Why UK engineering and manufacturing is not enjoying its most halcyon days.


Having just completed a sizeable contract for a food manufacturing company as a project engineer I am now in between jobs.


As a contractor — or mercenary as my profession is often described — this period of not knowing, and waiting to get the next assignment can be a little unsettling. It’s not the lack of work or finance, but the moping about the house, bordering on the manic, applying for jobs on the internet, lack of motivation and missing the daily interaction of colleagues.


The same colleagues who vary from good to bad, competent to incompetent and proactive to reactive, plus insecure managers and megalomaniacs. You know the type. Managers who don’t manage but simply delegate, then interfere with the project aims or goals, and shy away from responsibility therefore creating a blame culture.


But when all is well at project close-out, these same ‘managers’ turn up for the accolades and praise and receive ‘awards for the non-participants’. Can I really miss it that much? Yes. Because this lean period means I have to deal with the employment agent — the architect of my current morose and complaining air which shrouds me with an aura of menace akin to the cloak of the grim reaper.


The only active role or effect I get from any agent is empty promises.
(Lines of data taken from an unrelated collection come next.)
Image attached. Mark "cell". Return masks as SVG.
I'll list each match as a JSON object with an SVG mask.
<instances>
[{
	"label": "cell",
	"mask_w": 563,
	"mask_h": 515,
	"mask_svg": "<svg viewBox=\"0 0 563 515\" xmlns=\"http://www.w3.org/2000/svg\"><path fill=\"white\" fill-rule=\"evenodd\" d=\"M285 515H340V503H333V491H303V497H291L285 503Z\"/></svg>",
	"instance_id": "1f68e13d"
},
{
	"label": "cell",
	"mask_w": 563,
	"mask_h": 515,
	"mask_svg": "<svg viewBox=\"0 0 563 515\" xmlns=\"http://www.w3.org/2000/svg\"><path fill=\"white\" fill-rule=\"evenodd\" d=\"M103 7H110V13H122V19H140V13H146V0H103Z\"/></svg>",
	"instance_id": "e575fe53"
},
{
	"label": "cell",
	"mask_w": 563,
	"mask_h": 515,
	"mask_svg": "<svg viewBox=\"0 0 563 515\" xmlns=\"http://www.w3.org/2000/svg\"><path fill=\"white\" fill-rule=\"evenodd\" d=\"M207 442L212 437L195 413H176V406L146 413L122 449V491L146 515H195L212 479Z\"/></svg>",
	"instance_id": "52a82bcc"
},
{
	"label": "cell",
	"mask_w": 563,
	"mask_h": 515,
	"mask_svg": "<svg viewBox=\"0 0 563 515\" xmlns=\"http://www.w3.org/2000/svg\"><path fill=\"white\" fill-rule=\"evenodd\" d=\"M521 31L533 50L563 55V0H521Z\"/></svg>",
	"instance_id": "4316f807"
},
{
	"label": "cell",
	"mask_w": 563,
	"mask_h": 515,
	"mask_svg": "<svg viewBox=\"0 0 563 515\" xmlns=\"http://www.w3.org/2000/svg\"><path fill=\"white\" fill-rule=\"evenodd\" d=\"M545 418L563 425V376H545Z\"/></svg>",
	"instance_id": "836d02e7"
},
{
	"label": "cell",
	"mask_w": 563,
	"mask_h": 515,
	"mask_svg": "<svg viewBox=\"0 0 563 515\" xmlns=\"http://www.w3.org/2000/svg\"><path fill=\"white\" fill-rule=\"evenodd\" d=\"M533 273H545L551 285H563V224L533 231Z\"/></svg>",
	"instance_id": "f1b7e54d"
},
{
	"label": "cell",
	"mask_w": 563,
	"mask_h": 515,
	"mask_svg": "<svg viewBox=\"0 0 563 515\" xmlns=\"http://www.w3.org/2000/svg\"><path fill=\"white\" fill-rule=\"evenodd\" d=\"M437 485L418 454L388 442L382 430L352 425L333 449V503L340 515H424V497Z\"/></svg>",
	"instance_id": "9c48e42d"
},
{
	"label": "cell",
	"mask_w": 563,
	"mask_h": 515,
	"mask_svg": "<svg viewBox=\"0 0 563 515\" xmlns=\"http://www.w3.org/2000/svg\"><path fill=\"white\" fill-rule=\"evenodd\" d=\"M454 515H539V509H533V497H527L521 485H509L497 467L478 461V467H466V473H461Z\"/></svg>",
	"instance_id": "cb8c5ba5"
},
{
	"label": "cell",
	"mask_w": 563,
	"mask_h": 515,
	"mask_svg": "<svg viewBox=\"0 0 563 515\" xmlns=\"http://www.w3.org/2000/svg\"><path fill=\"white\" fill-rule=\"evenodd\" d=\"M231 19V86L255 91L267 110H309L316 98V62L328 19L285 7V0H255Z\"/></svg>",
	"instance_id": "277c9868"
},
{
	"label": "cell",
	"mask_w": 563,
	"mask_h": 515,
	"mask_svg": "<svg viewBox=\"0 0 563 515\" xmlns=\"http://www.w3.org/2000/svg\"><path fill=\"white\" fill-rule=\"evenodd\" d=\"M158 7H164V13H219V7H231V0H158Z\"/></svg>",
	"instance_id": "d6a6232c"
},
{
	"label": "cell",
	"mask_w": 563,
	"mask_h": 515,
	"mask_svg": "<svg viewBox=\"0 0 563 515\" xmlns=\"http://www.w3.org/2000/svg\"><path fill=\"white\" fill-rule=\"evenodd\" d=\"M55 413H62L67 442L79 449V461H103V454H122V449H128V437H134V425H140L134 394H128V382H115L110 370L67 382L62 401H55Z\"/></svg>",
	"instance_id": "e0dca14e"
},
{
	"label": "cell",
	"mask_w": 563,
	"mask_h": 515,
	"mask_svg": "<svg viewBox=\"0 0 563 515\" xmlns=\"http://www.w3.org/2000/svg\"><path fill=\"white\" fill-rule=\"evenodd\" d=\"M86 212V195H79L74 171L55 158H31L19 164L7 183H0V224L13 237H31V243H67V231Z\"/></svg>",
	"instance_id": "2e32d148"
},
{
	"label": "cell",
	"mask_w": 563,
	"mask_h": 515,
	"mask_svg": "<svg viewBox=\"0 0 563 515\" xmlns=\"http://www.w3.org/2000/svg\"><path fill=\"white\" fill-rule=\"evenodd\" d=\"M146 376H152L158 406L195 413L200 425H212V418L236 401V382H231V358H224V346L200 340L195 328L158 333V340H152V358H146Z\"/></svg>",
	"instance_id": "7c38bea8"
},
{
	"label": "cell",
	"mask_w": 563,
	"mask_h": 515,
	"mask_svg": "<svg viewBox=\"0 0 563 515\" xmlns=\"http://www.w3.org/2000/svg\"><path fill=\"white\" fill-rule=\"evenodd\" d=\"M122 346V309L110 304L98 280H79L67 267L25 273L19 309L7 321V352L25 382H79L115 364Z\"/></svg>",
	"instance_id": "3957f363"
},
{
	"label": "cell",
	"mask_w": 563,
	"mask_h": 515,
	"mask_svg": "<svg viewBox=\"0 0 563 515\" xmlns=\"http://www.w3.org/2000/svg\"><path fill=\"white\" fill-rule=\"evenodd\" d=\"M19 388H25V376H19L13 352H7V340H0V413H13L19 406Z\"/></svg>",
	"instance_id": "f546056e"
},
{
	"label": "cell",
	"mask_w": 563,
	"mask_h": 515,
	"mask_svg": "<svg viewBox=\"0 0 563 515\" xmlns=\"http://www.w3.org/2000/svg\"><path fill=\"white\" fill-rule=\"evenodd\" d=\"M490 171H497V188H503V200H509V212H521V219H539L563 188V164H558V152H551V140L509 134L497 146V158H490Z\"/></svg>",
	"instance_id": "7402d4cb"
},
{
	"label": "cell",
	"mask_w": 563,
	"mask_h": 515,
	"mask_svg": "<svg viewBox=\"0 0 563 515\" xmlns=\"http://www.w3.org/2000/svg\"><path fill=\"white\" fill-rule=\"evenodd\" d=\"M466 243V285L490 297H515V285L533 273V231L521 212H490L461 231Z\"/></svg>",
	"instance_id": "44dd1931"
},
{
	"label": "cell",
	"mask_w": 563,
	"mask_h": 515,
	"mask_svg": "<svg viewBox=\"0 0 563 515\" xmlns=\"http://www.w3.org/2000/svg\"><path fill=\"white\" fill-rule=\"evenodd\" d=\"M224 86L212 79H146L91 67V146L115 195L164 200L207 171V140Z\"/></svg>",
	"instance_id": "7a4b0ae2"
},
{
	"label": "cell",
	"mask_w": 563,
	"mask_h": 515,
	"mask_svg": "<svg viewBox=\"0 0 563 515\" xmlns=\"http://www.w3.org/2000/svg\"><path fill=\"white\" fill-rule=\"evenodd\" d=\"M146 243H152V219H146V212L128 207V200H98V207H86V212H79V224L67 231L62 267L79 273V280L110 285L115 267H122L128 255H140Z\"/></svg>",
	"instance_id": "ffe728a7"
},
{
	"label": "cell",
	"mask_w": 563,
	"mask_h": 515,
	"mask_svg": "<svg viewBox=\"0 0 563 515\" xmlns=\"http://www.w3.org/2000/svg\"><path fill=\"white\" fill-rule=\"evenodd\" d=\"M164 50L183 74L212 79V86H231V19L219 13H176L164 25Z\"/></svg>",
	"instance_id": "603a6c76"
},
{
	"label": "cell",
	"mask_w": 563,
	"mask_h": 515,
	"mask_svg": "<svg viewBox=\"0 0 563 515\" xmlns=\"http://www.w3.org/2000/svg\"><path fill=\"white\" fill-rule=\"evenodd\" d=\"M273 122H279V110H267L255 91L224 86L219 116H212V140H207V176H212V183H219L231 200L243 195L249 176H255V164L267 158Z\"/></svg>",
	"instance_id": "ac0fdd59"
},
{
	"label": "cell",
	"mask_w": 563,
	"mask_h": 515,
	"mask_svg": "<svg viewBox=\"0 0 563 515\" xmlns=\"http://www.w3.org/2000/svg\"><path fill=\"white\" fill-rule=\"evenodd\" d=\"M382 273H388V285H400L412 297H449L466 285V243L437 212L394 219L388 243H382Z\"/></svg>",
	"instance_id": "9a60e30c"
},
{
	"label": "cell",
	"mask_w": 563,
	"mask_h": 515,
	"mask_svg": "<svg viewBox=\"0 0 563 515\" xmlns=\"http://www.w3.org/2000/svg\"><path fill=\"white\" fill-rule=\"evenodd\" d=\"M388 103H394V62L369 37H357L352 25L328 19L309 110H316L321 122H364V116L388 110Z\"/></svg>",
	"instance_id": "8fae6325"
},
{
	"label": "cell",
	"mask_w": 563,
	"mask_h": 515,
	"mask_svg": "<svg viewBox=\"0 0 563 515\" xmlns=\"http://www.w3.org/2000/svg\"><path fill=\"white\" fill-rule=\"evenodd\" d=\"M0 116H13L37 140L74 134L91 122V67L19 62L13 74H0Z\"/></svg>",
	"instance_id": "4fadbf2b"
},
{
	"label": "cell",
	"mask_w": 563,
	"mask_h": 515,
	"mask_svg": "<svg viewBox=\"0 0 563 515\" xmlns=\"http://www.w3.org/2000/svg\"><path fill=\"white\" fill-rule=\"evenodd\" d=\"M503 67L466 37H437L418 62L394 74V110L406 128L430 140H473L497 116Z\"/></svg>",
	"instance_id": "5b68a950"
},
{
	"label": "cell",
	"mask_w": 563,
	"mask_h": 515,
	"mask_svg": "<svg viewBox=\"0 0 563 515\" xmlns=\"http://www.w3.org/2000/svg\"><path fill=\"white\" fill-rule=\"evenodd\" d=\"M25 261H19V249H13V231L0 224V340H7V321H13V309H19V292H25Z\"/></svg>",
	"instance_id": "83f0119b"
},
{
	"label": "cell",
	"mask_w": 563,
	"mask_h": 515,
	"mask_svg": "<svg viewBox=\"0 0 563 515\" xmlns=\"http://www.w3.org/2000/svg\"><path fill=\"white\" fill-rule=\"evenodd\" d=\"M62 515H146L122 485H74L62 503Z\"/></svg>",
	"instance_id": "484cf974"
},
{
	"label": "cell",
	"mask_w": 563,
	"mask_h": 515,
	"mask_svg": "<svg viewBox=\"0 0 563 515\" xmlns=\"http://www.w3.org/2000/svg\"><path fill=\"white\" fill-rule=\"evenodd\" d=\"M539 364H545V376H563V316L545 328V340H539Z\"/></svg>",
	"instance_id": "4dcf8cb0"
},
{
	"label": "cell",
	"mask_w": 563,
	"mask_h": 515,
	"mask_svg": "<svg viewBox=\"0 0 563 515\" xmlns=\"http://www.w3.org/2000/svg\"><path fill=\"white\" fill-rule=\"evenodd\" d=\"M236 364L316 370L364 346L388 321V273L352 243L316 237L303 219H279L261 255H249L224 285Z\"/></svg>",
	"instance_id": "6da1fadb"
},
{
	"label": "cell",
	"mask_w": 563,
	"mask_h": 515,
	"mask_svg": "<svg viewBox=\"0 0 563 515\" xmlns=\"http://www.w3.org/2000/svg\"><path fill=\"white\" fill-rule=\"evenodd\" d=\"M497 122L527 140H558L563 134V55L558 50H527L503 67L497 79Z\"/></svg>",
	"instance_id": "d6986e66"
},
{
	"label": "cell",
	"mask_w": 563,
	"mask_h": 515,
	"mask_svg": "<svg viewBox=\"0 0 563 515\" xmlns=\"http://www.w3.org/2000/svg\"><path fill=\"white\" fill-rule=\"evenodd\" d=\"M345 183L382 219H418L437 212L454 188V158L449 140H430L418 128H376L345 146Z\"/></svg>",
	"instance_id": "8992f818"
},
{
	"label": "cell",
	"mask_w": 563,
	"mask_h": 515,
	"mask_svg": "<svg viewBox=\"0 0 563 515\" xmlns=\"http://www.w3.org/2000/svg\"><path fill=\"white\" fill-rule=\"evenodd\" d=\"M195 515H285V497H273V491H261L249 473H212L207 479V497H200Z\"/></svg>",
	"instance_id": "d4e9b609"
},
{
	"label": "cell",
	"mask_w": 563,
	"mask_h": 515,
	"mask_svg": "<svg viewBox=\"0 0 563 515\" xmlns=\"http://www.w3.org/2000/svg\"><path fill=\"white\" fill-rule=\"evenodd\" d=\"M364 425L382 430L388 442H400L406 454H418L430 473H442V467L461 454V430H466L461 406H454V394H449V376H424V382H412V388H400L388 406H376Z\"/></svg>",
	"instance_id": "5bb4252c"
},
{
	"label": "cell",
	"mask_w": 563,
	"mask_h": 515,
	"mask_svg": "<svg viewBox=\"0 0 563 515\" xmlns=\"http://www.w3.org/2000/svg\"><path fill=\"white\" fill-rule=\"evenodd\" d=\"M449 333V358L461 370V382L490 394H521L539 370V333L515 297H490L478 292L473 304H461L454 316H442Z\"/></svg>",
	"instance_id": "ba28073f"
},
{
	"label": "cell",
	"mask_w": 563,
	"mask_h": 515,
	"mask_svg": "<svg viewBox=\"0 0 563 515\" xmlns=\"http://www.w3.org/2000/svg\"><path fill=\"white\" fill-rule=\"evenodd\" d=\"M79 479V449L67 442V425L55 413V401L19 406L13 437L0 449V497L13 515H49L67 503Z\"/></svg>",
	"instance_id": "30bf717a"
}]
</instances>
I apply for a job via the internet, receive thanks for my application by return e-mail and get a follow-up phone call from a professional, educated agent — average age about 12. Superlatives flow like ‘got just the contract for you, mate’; ‘you are top of my to-do-list’; ‘you’re exactly what my clients are looking for’. But they never once mention the actual role I have applied for in the first place — if it really exists. Then nothing, absolute zilch.


Are these agents just beefing up their candidate portfolios for when the engineering market is thriving once more, if ever, again? Tony Blair and Gordon Brown might be able to answer that one. Does Tony roll up at his weekend retreat in his US-built Jaguar, don his Egyptian cotton housecoat from Taiwan, check his Swiss-made watch and arm himself with his Mont Blanc fountain pen to write to his ministers and ask why UK engineering and manufacturing is not enjoying its most halcyon days?


So, I continue to deal with the agents hoping there is a foreign investor in the UK who actually makes something that would give me the assignment I crave. If not I could jump out of the window or borrow the reaper’s scythe and end it all. But that’s stupid — the punishment for that is eternal damnation. Mind you, I’ll be so busy shaking hands and laughing with fellow engineers that spoke to the same agent I did that eternity would just fly by. It beats dealing with agents and worrying about IR35 and Gordon — but don’t get me going on that.